• **Task details**
Among the entries below, tally each line containing "bootstrapcdn"; respond with the total only.

• **Exercise material**
***
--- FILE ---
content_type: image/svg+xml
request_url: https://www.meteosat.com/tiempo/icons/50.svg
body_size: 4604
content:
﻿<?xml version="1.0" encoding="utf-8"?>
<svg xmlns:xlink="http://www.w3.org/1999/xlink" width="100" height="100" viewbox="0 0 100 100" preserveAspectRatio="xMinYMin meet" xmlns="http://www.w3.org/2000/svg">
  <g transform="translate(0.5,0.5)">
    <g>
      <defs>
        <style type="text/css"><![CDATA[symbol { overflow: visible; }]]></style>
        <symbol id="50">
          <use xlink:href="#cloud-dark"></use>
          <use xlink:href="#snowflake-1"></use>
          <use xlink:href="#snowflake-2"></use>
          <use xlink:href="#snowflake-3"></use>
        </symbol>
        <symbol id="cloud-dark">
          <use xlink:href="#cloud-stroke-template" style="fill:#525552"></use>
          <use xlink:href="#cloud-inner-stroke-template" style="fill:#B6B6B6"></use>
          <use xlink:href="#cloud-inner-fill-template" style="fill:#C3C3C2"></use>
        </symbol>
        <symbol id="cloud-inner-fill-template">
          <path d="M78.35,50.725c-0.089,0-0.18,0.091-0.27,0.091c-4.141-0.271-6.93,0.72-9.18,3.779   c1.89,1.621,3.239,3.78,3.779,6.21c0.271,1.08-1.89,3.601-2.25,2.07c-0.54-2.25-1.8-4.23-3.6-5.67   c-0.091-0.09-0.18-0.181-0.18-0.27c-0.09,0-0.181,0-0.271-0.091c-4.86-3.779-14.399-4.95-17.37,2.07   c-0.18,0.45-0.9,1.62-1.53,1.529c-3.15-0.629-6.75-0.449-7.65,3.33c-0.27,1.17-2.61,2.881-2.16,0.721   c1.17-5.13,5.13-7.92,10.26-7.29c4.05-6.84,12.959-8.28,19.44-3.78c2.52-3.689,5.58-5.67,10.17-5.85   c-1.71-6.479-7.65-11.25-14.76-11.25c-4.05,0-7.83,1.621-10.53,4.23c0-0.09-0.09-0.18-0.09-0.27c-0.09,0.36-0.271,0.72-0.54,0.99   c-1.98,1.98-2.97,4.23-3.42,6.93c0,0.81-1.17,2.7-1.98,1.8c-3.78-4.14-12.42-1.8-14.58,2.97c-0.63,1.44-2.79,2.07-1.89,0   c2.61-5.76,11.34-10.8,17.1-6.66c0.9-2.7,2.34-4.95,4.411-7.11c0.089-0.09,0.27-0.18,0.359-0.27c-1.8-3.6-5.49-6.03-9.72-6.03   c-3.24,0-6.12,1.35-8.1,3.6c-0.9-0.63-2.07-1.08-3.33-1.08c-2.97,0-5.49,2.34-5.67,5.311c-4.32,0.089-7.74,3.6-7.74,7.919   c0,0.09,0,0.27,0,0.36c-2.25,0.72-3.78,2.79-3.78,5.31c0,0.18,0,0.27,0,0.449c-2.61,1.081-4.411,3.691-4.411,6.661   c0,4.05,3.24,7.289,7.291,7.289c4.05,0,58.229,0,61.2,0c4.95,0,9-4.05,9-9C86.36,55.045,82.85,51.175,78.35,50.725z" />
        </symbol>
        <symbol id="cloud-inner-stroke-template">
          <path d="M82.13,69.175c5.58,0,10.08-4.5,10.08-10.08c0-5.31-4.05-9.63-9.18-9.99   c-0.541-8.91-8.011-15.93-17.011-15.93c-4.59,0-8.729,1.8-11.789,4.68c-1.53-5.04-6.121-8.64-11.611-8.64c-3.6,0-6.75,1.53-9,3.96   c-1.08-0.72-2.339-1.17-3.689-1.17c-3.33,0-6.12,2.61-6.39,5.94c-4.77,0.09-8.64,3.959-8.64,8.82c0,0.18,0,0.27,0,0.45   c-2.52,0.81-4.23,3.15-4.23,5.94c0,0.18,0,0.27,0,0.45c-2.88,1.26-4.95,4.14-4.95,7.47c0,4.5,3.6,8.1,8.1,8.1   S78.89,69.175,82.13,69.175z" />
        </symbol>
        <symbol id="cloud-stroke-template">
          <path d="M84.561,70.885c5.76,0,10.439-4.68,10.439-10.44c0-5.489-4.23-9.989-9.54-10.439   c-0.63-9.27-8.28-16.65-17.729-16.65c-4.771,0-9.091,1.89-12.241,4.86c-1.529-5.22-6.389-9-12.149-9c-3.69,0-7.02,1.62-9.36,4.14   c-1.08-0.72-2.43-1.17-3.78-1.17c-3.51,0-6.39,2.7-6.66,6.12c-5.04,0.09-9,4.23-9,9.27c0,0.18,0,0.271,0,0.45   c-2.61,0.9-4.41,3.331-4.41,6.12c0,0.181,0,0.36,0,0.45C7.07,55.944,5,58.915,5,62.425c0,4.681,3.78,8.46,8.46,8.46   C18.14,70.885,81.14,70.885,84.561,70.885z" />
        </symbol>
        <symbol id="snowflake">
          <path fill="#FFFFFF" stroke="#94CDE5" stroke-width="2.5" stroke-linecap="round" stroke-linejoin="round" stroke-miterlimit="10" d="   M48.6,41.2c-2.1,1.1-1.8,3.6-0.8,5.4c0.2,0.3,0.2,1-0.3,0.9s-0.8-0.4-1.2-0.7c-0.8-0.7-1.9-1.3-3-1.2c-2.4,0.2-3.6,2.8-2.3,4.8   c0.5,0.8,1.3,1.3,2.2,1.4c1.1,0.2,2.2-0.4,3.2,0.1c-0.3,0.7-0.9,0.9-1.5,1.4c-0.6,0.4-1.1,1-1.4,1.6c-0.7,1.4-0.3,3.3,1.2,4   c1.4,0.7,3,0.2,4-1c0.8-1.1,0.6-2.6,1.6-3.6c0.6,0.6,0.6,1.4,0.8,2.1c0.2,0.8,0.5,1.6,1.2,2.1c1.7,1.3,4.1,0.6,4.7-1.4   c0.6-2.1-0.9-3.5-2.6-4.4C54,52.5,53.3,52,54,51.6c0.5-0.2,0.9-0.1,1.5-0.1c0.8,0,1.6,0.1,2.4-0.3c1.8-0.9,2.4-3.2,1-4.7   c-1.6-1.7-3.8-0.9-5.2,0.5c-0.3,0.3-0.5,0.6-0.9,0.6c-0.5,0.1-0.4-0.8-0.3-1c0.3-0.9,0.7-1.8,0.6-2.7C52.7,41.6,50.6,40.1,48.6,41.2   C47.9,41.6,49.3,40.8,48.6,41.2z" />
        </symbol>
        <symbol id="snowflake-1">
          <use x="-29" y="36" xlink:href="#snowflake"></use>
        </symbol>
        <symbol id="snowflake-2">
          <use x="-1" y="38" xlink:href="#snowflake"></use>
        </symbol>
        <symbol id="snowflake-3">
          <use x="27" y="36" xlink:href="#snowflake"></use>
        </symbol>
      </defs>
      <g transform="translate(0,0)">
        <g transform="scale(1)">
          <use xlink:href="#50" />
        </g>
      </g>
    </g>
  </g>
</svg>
***
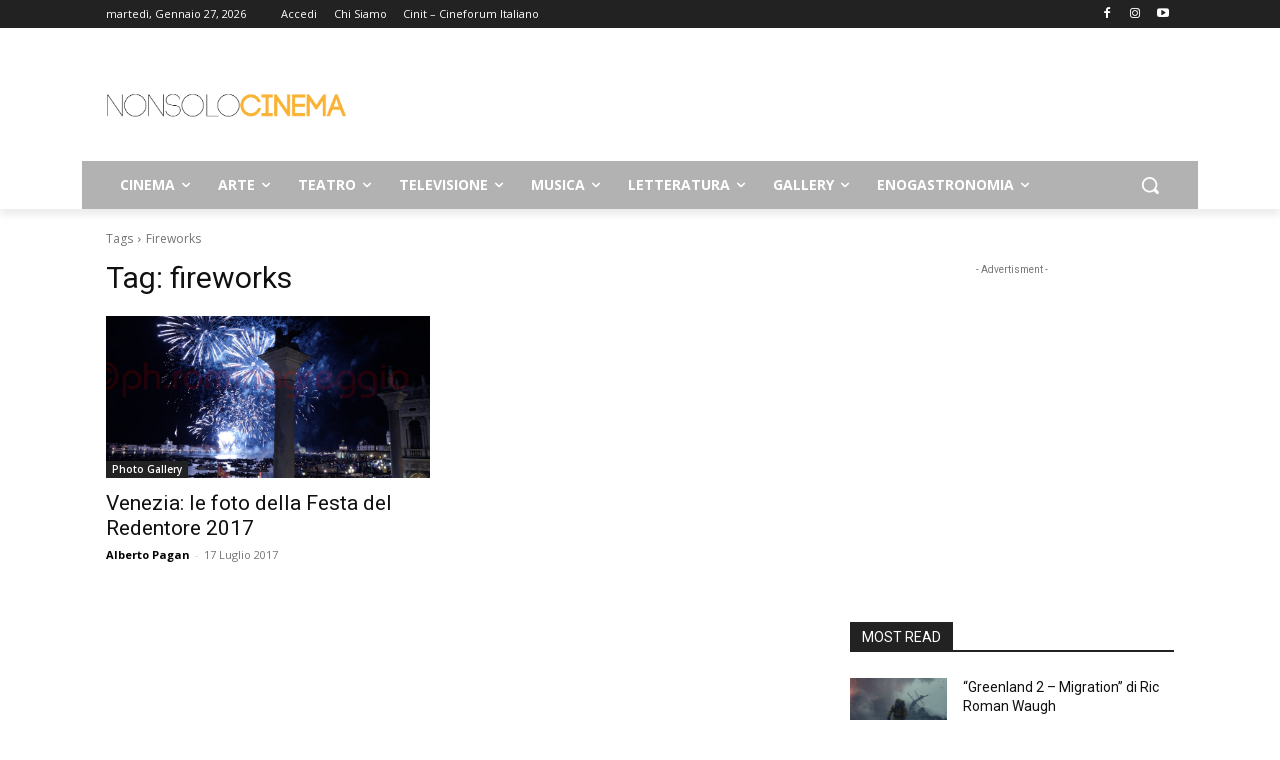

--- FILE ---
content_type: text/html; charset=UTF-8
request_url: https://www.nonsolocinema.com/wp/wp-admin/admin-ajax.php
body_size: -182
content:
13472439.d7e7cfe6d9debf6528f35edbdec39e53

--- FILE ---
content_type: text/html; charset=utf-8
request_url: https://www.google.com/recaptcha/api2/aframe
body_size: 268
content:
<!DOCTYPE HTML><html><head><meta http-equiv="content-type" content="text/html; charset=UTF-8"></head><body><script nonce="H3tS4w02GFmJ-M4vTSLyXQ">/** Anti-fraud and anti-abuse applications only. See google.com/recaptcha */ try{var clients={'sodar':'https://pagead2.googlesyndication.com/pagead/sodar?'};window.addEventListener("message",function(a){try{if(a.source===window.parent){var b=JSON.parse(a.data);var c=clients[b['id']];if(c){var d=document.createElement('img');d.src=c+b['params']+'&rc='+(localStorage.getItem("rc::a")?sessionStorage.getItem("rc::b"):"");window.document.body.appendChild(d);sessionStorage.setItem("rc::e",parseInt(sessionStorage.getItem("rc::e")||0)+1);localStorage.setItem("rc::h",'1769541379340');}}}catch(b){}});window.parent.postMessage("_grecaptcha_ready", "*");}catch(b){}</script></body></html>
***
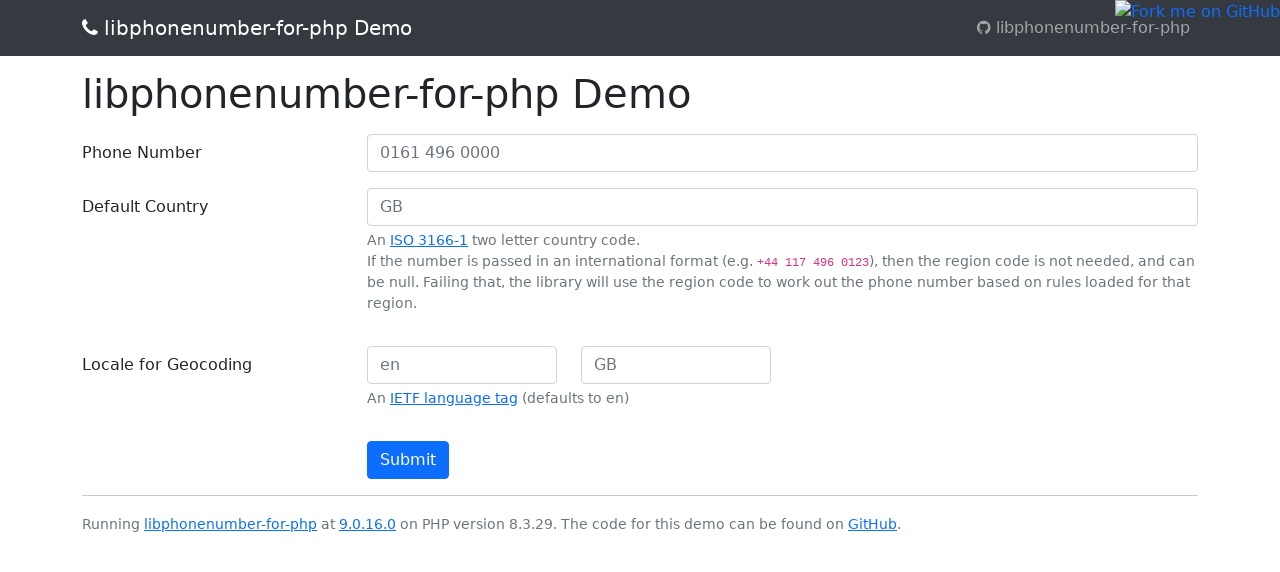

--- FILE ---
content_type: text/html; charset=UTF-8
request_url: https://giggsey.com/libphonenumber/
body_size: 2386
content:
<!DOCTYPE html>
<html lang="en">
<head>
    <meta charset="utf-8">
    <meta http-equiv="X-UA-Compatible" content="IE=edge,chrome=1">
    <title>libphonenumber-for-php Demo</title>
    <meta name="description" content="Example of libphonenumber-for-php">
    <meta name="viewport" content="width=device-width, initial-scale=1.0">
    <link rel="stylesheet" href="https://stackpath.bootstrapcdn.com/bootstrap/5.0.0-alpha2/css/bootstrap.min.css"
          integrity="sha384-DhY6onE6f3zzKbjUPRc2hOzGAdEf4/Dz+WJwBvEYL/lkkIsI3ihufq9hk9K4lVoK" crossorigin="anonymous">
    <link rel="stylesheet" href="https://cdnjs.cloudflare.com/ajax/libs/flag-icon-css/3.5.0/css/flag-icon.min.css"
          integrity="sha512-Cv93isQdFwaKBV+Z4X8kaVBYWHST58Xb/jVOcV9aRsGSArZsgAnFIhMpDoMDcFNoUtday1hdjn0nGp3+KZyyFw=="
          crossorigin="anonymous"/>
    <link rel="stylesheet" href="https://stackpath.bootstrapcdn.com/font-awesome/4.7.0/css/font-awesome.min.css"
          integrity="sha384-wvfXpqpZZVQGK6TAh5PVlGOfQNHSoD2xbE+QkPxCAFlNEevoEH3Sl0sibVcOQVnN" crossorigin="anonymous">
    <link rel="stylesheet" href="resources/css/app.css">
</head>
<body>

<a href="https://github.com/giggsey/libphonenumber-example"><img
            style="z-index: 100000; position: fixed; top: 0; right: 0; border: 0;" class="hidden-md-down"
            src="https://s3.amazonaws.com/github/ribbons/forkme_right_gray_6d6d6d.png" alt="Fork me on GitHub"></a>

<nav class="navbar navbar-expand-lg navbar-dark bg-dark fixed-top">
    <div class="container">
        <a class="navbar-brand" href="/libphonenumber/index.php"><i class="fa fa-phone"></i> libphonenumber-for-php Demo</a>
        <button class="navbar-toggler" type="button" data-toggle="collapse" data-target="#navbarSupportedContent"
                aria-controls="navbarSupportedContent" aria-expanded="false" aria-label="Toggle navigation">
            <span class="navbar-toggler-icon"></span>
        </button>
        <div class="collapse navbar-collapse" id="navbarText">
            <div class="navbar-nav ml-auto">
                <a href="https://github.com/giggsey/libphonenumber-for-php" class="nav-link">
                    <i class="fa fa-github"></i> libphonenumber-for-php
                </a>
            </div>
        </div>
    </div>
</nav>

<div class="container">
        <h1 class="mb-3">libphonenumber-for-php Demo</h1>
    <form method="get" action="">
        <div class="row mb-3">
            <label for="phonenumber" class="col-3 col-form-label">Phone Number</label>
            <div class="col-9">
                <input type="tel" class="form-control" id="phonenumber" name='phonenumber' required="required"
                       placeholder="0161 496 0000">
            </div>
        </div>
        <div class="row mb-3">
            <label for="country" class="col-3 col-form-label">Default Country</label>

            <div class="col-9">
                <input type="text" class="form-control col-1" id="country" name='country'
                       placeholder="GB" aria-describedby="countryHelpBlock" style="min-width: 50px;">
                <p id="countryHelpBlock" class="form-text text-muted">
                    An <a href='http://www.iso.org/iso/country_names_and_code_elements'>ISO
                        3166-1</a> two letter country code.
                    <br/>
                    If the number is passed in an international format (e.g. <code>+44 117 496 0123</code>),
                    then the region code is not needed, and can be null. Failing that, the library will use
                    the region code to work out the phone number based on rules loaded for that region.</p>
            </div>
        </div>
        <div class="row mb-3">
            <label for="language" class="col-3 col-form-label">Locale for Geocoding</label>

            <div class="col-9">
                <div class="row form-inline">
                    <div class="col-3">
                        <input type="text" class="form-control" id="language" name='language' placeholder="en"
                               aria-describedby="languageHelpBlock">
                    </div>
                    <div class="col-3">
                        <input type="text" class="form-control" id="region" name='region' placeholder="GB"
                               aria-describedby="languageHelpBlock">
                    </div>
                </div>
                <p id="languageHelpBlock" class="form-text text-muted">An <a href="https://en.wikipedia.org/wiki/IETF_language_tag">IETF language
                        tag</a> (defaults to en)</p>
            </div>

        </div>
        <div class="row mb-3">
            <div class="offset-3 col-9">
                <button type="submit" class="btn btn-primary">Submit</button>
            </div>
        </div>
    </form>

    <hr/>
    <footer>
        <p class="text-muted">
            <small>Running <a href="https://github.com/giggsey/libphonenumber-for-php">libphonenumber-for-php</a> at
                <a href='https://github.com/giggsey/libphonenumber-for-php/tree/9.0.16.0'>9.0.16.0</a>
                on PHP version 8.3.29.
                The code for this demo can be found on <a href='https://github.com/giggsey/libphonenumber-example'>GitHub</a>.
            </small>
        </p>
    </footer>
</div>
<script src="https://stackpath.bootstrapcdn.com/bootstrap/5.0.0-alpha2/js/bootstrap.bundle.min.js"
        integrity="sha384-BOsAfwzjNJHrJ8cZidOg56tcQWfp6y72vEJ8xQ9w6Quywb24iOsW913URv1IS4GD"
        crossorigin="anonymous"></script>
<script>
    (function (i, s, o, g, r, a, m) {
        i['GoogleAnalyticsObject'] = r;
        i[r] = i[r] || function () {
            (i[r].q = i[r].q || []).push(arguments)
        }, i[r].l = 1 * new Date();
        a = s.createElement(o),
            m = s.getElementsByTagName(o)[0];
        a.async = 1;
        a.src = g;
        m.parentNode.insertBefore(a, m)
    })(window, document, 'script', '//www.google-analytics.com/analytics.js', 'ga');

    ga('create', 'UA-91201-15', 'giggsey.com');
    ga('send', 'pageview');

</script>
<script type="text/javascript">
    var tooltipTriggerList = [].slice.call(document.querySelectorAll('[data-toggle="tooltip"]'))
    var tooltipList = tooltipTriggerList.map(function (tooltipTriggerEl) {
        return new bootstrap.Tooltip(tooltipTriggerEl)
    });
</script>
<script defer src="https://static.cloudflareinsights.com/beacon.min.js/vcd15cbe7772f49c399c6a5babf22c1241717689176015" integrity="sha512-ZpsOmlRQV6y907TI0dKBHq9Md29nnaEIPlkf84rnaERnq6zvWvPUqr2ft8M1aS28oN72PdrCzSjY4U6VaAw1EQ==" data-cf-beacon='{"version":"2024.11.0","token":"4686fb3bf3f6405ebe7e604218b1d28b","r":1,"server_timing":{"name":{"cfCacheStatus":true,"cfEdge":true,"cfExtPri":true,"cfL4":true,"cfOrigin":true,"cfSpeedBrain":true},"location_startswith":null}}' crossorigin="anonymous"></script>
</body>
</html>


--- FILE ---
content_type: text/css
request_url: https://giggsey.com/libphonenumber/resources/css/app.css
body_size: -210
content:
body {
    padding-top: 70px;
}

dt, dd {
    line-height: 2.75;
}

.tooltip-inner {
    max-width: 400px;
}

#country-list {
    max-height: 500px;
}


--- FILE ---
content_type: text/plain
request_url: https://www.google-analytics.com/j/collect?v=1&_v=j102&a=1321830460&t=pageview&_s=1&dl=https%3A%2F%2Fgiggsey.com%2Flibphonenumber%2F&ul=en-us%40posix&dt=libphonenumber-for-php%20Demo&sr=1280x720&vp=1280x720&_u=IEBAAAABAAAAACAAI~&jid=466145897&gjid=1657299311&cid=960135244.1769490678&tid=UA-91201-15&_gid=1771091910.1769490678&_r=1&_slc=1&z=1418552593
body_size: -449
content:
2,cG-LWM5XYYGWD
***
• **Problem solution**
3